[[ Entries provided open ]]
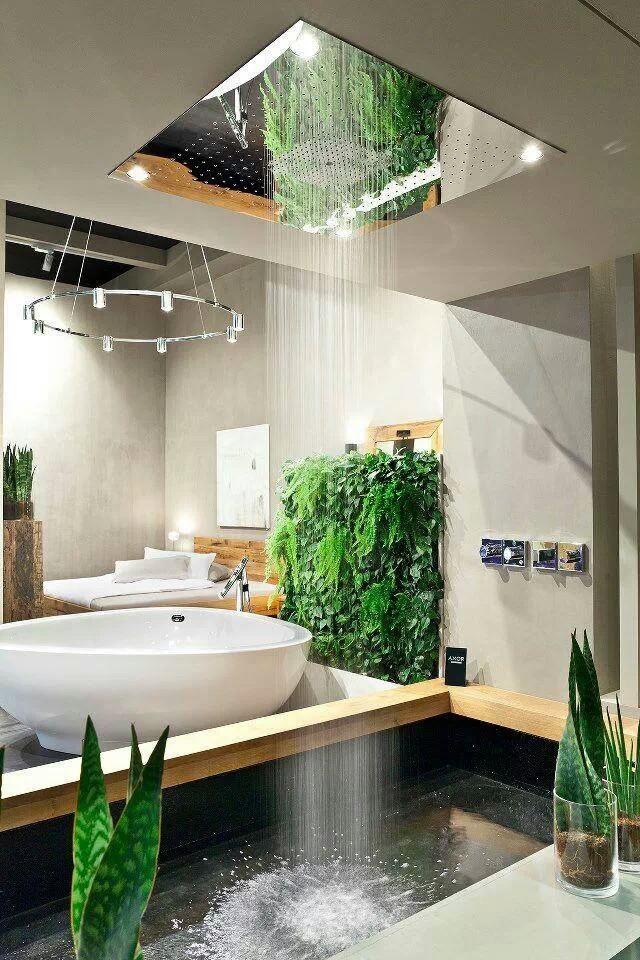De mooiste badkamers met een buitengevoel - Alles om van je huis je ...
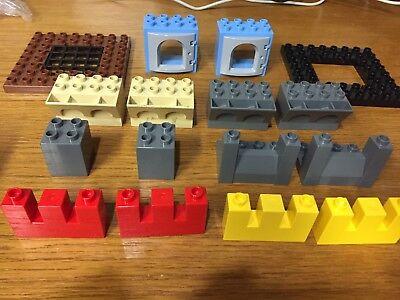 lego duplo castle knight gray white gray bricks arched parapet rampart rare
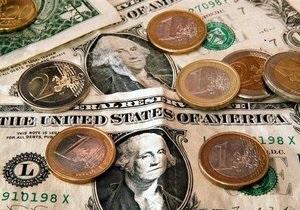 В США подсчитали, сколько денег оставляет детям Зубная фея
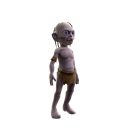 Gollum-Kostüm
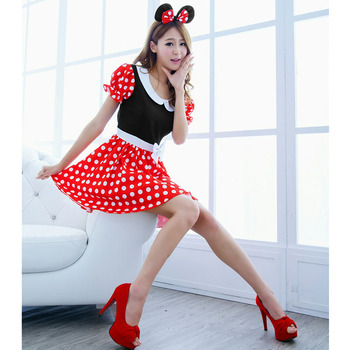 Mini Mouse Cosplay Costume  2
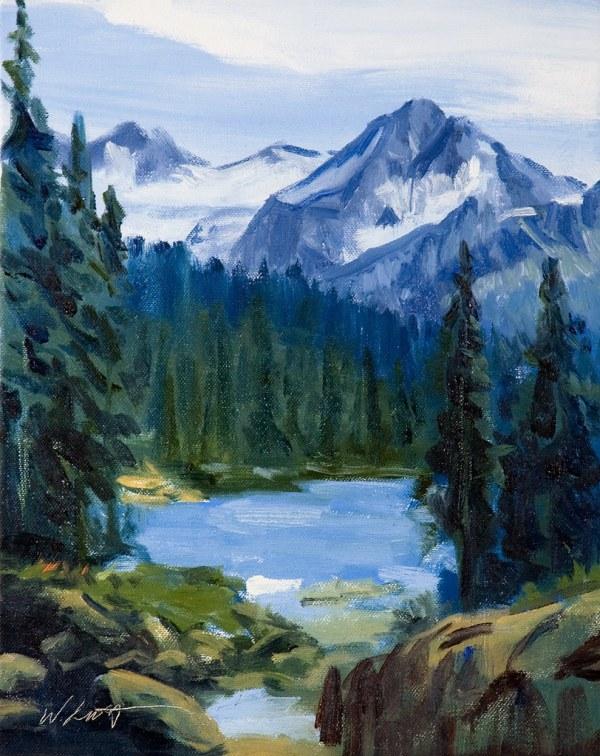 Trail Whistler Mountain British Columbia Original Oil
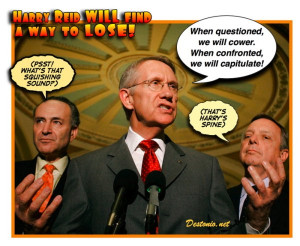 hate to lose a senate seat just to get rid of Spineless HarryReid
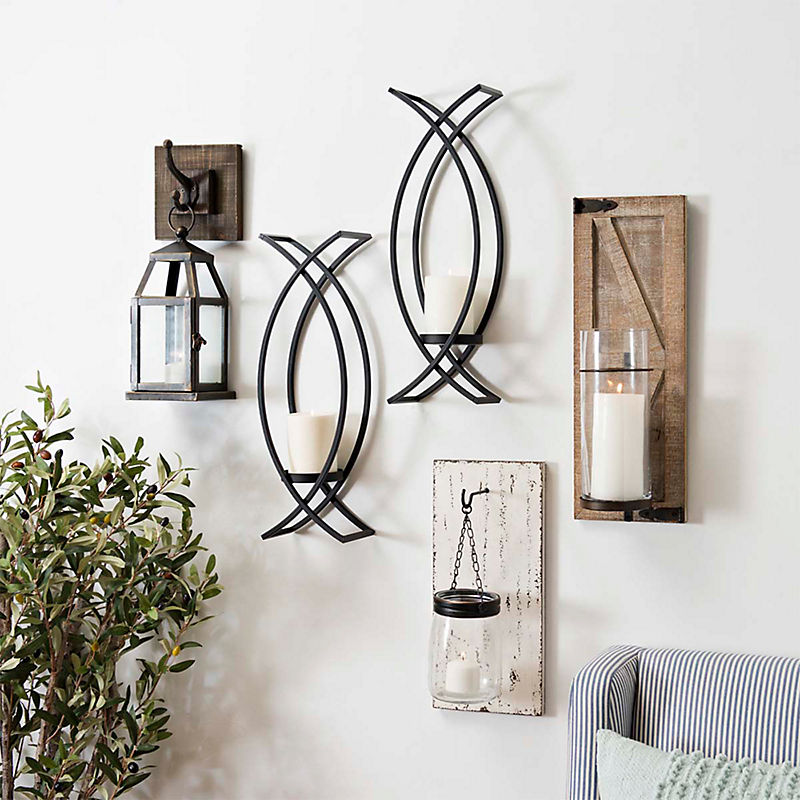 A veriety of Candle Sconces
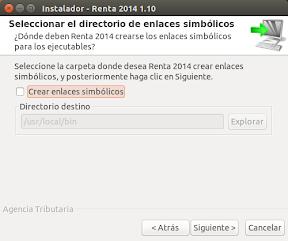Instalador - Renta 2014 1.10_007.bmp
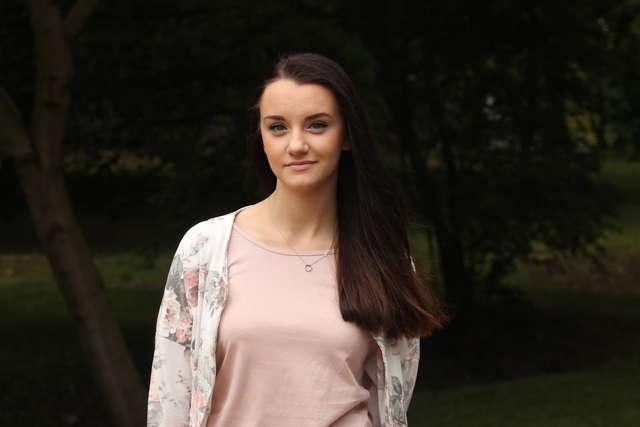 Kamila Stadnyk będzie studiowała filozofię na Uniwersytecie Gdańskim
[[ Entries provided closed ]]
What to work on:
Images aside, return each entry above precisely as it stands.

Exercise solution:
De mooiste badkamers met een buitengevoel - Alles om van je huis je ...
 lego duplo castle knight gray white gray bricks arched parapet rampart rare
 В США подсчитали, сколько денег оставляет детям Зубная фея
 Gollum-Kostüm
 Mini Mouse Cosplay Costume  2
 Trail Whistler Mountain British Columbia Original Oil
 hate to lose a senate seat just to get rid of Spineless HarryReid
 A veriety of Candle Sconces
Instalador - Renta 2014 1.10_007.bmp
 Kamila Stadnyk będzie studiowała filozofię na Uniwersytecie Gdańskim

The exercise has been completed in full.